Daba igual: mis abnegados compañeros vinieron en mi ayuda. Ahí estaba, expuesto
al lado mismo del aula de Plástica, el trabajo de nuestros alumnos que más me
llamó la atención desde un principio, tal vez porque no conocía el cuadro
original. Un muchacho elegante, vestido con un traje azul que resplandece sobre
un fondo tormentoso. Una obra delicada, de extraordinaria finura, con un sello
indudablemente británico. La primera vez que la vi la atribuí sin demasiada
reflexión a la etapa inglesa de Van Dyck; no había vuelto a pensar en el tema.

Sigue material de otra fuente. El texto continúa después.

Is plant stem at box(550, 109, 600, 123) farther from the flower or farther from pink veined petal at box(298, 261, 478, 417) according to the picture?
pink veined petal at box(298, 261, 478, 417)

Pero de repente, hace dos días, me pareció que el joven caballero me llamaba.
Me acerqué y descubrí que la meticulosa mano de uno de mis compañeros había
colocado un cartel informativo junto a la obra: El joven azul de Thomas Gainsborough. Ahí estaba, mi cuadro para
comentar esa semana en que mi capacidad había tocado fondo. Lo había tenido,
en realidad, delante de los ojos durante meses. Y es que me ratifico en mi
opinión: la pintura está en todas partes. Solo hay que querer mirar.